## INSTRUCCIONES
**1)** En el texto sobre la sexualidad en Latinoamérica, ¿cuál es la finalidad última y bendecida del nuevo orden sexual?
**2)** Enumera todas las prácticas que, según el texto sobre la sexualidad en Latinoamérica, fueron proscritas en el nuevo orden sexual.
**3)** Escribe la continuación del texto sobre la sexualidad en Latinoamérica a partir de su última oración.

La sexualidad en Latinoamericana
está irremediablemente ligada a las diferentes culturas que han reinado sobre
sus pueblos a lo largo de la historia. La manera en que hoy comprendemos y
vivimos nuestra sexualidad no es sino el fruto de los tabúes y costumbres
aprendidas y adaptadas por nuestros antepasados.
Los latinos somos
demostrativos, sensuales, nuestro lenguaje corporal dista mucho de la aparente
frialdad de otras culturas. Nuestros ritmos mestizos, nuestras sangres
mezcladas, nos han dotado de un calor poco común. Nos acompaña el clima en la
mayor parte de nuestros territorios, nos acompañan el calor, la luz y hasta la
pobreza de muchos de nuestros pueblos, que invita a un goce primario de la
vida, y la sexualidad es uno de los placeres básicos del ser humano.
Herencia europea
y la Iglesia Católica
Mientras las culturas precolombinas viven su
sexualidad libremente, en Europa la Iglesia impone mano férrea en la conducta
sexual de España. El control de la sexualidad durante los mil años del
Medioevo europeo marcó usos y costumbres que, hoy, todavía colorean los tabúes
acerca del sexo.
Autoridades episcopales
y monacales rigen el orden en ciudades y campiñas, de este modo queda afectada la sexualidad, que queda encorsetada en el marco del
matrimonio, siendo este rígidamente controlado en sus aspectos más íntimos por
las normas eclesiásticas de cada confesión.
El matrimonio eclesiástico,
entre hombre y mujer, indisoluble y normado, destierra las costumbres bárbaras
del adulterio y del incesto. Relaciones adúlteras, homosexuales, grupales,
masturbación y libertad de juego sexual fueron proscritas en este
nuevo orden sexual cuya finalidad última y bendecida es la procreación. El
derramamiento de semen, la imposibilidad de concebir, las tendencias
homosexuales o el conocimiento carnal por placer son severamente catalogados.

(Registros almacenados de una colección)
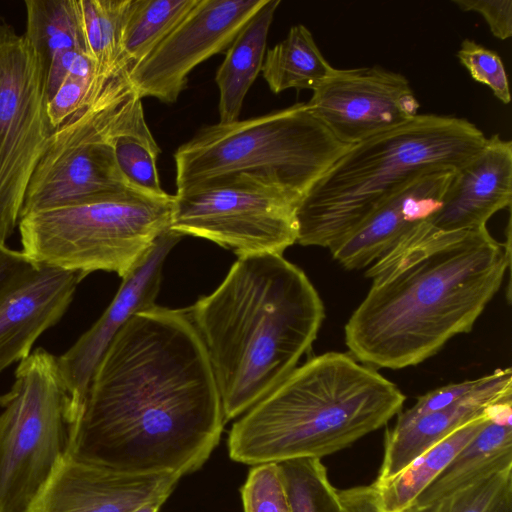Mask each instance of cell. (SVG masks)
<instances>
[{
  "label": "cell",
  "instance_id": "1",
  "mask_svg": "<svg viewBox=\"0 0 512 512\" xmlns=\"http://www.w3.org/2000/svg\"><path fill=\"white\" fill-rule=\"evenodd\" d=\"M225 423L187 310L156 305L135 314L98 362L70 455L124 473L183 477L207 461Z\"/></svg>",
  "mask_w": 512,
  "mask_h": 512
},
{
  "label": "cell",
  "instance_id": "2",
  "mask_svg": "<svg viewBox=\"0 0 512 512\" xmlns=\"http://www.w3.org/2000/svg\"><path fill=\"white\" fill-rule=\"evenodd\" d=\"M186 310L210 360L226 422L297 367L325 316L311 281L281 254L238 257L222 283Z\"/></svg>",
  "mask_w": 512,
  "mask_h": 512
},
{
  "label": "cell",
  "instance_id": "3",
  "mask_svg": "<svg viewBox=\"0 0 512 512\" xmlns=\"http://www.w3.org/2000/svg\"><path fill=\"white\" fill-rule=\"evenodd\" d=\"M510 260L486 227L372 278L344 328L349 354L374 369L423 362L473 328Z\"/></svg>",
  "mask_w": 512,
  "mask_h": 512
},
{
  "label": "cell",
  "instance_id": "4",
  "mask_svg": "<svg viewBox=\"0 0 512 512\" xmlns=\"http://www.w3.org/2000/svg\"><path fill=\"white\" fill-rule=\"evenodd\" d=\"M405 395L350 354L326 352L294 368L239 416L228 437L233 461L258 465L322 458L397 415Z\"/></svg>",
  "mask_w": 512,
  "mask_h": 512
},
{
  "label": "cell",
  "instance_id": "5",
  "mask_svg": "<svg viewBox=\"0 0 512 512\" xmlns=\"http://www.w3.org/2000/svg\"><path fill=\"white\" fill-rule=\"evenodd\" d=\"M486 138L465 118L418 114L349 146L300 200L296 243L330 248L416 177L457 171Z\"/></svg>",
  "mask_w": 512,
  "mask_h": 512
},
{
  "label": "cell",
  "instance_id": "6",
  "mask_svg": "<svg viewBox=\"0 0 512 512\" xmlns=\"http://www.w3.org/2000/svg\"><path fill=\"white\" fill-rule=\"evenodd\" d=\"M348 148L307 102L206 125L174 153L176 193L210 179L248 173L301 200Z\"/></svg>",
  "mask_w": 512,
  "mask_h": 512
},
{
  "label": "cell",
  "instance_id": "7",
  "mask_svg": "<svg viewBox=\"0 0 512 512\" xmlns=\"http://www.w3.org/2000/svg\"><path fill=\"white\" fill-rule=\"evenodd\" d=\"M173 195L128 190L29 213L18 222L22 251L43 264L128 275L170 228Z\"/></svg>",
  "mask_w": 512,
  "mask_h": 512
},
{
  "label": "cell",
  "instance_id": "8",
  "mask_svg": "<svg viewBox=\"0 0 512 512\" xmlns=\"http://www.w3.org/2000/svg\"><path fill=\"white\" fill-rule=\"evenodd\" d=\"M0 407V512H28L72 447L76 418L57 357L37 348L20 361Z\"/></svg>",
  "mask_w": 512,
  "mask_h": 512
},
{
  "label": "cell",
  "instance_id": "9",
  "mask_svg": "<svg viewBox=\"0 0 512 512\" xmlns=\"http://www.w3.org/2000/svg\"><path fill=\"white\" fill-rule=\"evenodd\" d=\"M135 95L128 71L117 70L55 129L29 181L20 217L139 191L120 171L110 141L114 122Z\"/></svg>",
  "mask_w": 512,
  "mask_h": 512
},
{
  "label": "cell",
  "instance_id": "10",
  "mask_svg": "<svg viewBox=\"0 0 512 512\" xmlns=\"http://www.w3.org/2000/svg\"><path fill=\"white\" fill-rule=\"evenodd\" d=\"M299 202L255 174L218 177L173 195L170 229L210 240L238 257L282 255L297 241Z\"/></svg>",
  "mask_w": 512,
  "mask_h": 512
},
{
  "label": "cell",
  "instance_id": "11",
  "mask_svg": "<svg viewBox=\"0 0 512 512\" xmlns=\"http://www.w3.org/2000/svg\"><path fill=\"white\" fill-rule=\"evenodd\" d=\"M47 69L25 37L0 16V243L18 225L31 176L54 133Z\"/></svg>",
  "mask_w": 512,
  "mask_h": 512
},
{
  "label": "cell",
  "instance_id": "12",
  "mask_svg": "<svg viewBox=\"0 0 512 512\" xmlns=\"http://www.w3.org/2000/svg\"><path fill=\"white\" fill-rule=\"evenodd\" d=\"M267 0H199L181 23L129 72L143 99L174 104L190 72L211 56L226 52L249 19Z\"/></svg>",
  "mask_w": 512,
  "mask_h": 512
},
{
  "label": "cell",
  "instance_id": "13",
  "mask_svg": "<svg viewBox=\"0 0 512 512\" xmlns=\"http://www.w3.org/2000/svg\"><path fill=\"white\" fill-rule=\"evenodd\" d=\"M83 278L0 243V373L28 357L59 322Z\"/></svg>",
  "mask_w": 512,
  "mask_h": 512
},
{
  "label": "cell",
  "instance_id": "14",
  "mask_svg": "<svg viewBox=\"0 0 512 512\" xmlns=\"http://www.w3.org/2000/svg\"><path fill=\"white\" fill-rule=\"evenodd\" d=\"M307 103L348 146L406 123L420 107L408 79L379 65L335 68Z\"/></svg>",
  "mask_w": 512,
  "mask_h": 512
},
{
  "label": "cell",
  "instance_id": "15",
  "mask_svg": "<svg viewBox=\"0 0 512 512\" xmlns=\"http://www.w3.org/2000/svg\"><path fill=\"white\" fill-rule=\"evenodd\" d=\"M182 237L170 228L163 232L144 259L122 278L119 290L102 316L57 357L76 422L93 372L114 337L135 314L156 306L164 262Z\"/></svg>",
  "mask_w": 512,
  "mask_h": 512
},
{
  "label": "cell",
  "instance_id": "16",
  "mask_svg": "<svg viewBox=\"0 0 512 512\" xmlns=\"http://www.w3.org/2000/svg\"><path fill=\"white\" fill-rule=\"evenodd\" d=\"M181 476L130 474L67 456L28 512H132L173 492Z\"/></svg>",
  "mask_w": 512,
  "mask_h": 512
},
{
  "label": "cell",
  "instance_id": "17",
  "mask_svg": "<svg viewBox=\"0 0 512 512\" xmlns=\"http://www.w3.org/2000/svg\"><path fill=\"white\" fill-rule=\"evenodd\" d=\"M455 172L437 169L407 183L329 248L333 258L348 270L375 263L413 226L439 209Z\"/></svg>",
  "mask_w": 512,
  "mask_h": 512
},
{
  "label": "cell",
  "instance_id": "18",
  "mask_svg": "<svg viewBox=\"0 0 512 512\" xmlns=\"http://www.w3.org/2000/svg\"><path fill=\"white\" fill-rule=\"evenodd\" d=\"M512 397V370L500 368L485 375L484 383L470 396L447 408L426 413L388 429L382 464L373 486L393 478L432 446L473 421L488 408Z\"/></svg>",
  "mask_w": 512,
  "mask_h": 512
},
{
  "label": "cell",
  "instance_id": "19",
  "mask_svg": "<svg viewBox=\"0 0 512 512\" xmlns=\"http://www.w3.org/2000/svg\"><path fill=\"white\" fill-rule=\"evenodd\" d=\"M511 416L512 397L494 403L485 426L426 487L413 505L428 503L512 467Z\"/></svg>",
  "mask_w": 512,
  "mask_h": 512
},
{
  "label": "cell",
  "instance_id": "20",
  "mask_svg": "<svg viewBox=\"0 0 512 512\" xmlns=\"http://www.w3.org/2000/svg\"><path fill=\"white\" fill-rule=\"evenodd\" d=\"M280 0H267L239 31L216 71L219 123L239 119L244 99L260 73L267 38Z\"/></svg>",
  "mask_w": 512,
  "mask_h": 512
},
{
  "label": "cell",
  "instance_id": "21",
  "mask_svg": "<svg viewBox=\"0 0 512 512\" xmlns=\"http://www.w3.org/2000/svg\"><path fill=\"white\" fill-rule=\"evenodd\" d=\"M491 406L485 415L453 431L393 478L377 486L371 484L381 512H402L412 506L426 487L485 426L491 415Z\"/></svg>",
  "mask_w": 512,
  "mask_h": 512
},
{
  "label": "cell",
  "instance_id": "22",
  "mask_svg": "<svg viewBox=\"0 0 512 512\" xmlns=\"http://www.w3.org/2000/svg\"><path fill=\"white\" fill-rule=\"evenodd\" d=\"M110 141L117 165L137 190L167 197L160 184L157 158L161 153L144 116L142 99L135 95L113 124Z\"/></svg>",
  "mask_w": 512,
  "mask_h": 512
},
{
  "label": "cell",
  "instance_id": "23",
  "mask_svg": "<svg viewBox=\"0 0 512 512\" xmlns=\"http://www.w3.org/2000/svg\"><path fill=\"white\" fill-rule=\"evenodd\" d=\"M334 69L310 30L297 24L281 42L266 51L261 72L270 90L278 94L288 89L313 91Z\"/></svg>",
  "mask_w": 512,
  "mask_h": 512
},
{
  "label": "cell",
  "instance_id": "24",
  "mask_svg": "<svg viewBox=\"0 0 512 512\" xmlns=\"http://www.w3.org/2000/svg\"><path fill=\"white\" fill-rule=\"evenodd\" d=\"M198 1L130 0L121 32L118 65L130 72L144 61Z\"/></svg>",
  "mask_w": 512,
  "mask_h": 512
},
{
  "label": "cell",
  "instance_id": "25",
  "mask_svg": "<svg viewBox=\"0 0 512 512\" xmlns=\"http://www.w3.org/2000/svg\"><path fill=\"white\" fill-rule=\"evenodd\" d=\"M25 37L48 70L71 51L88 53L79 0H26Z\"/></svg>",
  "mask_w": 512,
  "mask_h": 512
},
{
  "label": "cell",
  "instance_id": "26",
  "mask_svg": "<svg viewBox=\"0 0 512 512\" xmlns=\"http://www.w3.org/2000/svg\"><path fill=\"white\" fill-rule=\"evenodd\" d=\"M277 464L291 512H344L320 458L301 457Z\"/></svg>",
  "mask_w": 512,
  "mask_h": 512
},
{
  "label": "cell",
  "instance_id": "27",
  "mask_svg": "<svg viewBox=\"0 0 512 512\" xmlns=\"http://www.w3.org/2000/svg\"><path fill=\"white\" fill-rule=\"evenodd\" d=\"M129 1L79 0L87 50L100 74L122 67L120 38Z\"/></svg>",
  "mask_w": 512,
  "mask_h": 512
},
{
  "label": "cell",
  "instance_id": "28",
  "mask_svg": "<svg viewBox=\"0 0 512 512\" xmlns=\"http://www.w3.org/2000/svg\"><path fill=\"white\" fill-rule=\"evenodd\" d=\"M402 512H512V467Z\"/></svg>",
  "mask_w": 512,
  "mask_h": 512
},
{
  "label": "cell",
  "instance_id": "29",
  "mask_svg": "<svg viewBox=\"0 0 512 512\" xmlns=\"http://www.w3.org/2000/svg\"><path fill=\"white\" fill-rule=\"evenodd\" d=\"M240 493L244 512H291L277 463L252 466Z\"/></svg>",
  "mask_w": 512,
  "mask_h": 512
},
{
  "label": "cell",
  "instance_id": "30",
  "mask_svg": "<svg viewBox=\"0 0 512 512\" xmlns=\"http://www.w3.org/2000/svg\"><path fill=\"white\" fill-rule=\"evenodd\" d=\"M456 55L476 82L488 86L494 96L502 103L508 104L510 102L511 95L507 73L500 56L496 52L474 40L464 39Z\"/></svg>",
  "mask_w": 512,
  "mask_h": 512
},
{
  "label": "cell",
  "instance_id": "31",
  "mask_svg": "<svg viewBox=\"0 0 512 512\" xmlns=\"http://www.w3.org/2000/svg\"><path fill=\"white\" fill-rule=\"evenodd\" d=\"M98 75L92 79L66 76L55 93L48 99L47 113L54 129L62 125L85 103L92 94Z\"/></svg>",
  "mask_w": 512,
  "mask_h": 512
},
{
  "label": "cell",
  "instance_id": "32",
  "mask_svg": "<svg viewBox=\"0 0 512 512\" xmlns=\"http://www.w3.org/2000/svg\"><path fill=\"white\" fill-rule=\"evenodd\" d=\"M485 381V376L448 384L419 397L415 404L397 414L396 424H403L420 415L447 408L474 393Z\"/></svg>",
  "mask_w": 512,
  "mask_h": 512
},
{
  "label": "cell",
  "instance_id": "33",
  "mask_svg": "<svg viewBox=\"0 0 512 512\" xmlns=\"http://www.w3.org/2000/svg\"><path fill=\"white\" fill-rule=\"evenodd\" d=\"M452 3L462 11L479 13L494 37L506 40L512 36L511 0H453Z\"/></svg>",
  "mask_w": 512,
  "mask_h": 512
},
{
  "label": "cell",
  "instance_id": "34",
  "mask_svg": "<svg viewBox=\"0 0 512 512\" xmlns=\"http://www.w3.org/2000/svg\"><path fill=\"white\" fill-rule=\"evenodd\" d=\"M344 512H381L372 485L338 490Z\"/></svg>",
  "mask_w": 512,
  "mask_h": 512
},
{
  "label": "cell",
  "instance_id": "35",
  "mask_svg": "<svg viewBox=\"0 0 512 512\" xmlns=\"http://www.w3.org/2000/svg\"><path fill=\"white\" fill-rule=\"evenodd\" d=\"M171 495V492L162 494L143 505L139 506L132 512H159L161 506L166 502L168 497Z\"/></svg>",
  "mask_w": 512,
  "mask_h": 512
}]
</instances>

...

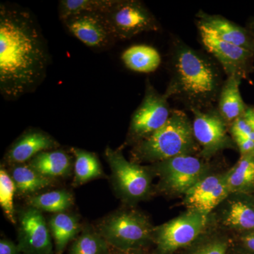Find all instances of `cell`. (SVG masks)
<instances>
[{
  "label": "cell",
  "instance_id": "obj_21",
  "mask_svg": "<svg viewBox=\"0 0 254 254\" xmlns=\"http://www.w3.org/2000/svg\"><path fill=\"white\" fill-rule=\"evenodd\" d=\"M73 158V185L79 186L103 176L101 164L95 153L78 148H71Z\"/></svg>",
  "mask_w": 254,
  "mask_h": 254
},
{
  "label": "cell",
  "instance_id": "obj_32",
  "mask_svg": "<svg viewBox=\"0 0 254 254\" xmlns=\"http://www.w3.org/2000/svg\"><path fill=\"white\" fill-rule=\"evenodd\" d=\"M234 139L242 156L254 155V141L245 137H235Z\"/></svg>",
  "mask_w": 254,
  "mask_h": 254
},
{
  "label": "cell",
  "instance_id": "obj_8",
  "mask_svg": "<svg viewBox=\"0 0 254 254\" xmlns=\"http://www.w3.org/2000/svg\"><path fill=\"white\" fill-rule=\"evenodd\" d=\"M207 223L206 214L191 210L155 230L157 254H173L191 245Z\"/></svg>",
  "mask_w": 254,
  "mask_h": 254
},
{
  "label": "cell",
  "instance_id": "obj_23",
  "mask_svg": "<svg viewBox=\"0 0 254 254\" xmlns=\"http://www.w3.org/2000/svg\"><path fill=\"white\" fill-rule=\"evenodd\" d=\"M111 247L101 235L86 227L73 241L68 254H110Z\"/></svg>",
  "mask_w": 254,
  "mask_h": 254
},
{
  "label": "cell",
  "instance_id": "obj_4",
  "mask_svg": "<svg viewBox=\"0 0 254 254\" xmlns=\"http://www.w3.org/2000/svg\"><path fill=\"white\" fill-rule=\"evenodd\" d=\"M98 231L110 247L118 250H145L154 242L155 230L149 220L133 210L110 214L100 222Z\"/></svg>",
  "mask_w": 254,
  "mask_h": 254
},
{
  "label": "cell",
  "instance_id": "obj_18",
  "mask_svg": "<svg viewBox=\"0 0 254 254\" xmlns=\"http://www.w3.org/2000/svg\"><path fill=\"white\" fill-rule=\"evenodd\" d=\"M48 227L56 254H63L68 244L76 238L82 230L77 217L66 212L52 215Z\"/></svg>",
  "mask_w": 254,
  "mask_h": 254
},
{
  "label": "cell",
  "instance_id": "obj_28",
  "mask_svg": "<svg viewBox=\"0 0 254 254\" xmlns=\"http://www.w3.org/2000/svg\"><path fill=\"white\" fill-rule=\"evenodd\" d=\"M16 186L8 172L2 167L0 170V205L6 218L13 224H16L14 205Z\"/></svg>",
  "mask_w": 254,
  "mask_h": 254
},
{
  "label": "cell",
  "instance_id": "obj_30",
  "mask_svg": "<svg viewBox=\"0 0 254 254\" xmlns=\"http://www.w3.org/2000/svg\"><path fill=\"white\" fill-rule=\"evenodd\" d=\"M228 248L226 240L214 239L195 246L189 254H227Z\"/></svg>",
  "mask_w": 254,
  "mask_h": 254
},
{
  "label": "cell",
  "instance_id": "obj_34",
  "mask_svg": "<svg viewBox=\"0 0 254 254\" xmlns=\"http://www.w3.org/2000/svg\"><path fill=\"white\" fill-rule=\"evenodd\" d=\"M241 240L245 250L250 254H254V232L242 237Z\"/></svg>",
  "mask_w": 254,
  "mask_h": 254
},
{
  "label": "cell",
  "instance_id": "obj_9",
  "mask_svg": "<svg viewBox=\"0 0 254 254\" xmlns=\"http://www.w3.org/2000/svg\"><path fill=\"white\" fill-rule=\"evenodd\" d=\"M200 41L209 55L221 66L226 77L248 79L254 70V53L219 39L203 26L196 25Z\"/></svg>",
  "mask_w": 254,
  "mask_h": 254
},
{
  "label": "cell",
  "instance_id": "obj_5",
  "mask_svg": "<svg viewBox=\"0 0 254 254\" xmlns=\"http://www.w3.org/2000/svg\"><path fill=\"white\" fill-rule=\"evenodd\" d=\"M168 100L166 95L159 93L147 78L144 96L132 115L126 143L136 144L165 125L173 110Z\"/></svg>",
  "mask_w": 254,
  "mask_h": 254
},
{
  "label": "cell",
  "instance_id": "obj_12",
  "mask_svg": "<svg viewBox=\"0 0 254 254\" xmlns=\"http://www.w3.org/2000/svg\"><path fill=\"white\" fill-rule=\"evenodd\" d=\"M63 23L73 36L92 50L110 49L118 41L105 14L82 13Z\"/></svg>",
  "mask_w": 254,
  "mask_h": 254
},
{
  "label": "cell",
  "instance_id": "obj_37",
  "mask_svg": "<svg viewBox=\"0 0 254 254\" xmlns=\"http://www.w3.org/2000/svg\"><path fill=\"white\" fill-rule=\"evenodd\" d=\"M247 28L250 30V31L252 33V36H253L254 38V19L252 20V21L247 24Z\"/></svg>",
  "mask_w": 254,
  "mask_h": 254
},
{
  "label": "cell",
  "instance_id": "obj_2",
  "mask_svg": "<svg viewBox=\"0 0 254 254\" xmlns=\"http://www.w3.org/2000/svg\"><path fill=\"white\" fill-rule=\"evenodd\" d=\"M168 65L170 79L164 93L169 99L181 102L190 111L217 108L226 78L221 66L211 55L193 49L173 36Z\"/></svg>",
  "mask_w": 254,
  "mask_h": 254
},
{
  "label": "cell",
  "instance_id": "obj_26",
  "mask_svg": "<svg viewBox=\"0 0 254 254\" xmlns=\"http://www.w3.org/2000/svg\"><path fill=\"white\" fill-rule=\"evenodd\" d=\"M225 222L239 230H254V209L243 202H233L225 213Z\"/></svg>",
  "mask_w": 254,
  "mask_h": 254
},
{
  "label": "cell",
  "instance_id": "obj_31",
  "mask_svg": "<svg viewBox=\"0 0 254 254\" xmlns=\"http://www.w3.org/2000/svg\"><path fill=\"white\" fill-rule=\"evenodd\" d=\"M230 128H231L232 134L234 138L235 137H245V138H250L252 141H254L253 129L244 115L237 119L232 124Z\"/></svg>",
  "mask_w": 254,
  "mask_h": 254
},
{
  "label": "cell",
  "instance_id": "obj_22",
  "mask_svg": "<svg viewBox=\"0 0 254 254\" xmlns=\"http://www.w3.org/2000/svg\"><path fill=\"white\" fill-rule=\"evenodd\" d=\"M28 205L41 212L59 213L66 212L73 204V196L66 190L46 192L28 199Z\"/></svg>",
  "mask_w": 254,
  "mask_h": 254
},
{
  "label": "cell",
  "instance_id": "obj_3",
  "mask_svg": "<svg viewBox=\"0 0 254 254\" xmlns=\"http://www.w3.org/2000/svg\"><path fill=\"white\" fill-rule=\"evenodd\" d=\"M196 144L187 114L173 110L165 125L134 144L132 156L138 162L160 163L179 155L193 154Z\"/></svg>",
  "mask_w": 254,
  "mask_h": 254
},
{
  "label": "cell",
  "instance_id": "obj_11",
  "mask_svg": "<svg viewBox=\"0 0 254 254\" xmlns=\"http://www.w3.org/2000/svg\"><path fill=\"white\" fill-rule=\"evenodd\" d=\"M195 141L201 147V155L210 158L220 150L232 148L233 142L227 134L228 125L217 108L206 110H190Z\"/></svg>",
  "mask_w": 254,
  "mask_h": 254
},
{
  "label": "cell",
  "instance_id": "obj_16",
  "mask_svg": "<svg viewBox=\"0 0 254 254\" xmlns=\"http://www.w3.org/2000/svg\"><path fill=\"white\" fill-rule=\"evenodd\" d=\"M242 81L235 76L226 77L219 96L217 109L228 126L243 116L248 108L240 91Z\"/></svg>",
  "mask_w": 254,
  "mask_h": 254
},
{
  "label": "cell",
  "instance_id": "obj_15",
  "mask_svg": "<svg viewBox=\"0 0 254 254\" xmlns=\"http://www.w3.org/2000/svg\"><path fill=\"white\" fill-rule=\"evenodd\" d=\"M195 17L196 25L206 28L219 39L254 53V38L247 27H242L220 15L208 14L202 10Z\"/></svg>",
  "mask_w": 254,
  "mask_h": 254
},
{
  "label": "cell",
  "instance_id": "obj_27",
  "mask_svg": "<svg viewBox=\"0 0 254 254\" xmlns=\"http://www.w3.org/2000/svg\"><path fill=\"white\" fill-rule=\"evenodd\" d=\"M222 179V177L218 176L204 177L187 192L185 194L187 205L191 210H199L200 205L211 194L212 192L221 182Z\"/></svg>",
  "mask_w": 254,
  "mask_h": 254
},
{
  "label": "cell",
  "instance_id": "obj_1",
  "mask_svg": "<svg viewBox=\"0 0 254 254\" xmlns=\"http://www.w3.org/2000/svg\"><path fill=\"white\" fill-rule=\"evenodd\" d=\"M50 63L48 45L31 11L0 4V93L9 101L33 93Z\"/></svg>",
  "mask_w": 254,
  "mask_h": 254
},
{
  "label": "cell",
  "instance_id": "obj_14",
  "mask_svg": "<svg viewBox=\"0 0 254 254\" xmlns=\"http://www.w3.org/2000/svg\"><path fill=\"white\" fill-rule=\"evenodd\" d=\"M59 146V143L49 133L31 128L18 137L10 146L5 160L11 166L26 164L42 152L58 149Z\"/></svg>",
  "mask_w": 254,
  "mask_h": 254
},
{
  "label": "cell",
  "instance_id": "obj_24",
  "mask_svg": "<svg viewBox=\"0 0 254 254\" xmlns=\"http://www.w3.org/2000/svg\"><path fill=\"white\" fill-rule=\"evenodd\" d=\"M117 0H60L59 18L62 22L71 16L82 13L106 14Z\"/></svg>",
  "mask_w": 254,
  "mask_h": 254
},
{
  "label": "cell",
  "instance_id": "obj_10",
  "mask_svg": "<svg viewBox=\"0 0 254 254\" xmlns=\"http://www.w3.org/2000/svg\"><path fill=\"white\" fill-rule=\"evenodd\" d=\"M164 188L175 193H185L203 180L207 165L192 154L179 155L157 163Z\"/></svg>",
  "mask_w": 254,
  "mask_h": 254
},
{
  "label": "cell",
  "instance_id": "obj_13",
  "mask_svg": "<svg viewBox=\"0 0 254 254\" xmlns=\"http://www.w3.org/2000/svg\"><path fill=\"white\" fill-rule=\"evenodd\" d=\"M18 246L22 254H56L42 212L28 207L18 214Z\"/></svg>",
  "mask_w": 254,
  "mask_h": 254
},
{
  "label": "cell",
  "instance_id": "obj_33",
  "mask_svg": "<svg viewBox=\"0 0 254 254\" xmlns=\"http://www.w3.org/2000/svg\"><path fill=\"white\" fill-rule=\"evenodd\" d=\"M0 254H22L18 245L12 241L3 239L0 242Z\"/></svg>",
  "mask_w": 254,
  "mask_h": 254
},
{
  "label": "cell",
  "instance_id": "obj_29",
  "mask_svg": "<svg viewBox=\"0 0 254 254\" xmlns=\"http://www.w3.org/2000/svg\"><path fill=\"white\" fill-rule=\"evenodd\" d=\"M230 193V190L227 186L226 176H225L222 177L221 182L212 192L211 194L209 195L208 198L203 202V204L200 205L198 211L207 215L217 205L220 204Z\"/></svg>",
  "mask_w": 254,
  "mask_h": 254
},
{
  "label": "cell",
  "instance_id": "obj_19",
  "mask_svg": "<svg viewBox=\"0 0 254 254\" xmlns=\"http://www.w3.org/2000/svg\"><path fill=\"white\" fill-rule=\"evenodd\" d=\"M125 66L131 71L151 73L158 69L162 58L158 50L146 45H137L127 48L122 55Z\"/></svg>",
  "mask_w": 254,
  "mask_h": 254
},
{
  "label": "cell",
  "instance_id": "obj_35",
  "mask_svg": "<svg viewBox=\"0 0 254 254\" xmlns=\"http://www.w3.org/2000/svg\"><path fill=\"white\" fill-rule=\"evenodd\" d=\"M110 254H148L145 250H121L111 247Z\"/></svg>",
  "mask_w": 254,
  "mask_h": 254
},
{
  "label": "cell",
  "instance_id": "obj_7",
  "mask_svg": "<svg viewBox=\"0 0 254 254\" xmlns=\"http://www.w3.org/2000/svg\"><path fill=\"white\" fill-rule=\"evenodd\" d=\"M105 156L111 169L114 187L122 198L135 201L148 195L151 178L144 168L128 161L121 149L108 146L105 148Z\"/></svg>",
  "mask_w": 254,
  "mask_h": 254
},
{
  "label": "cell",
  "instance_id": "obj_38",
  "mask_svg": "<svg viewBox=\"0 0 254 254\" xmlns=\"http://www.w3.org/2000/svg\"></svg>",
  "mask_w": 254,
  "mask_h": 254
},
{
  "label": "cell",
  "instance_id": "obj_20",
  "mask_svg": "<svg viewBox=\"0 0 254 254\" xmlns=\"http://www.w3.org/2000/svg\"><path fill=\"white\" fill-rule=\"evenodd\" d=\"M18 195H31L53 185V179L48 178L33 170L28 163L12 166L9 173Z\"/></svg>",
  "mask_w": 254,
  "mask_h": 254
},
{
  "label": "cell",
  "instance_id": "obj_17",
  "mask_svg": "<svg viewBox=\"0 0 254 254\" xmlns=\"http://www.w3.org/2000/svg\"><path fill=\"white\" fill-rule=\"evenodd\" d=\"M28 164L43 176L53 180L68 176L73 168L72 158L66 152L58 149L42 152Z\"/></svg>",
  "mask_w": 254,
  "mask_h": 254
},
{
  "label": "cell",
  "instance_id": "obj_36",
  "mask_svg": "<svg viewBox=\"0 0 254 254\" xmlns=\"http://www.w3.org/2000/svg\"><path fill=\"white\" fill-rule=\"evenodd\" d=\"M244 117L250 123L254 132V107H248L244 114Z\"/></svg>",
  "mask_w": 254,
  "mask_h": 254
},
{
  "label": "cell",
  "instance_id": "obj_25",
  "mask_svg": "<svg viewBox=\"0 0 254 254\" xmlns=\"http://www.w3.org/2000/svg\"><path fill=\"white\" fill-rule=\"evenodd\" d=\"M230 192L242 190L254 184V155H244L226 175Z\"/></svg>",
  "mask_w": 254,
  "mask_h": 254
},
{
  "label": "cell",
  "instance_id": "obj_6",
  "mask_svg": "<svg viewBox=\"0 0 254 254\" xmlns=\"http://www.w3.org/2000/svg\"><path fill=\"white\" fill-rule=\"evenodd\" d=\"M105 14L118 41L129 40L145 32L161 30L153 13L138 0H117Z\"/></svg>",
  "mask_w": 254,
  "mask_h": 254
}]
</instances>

## RESPUESTAS POR TAREA
**1)** La procreación.

**2)** Relaciones adúlteras, relaciones homosexuales, relaciones grupales, masturbación y libertad de juego sexual.

**3)**
La infidelidad y la virginidad se convierten en dos pilares de la tradición
sexual durante, ni más ni menos, mil años.
Este oscurantismo sexual
pretende y elige la “postura del misionero” tradicional como la recomendada.
Favorece la procreación y estimula menos el placer que otras prácticas. Se
persigue la consumación del matrimonio con un único fin, la descendencia.
No es de extrañar, ya que los
matrimonios, en ese momento, son planeados como alianzas políticas y
económicas, asegurando linajes de comerciantes o casa reales, de la misma
manera en que hoy se producen fusiones empresariales y alianzas
internacionales. La mujer no tiene entidad de derecho, es
un objeto y una moneda de cambio.
Su cuerpo es atesorado como
recipiente de la semilla del varón, ella es la productora de la cría y de ella
dependen, al final, los linajes y esperanzas.
Sin embargo, toda esta normativa
fría, todo este reglamento, no puede contener la naturaleza humana. Si se lucha
denodadamente contra el adulterio, es porque se produce. Si se norma tan
duramente, es porque hay desmanes continuos y naturales. El amor, el deseo, la sensualidad, la excitación, todos estos
aspectos son inherentes al ser humano. No se pueden extinguir.
Así pues, paralelamente a estas
condiciones eclesiásticas, existen los placeres, las amantes, las
cortesanas, las prostitutas, los amores ilícitos, el sexo oral, el sexo homosexual,
la masturbación, la barraganía, el amancebamiento y toda la serie
de tendencias naturales en la sexualidad.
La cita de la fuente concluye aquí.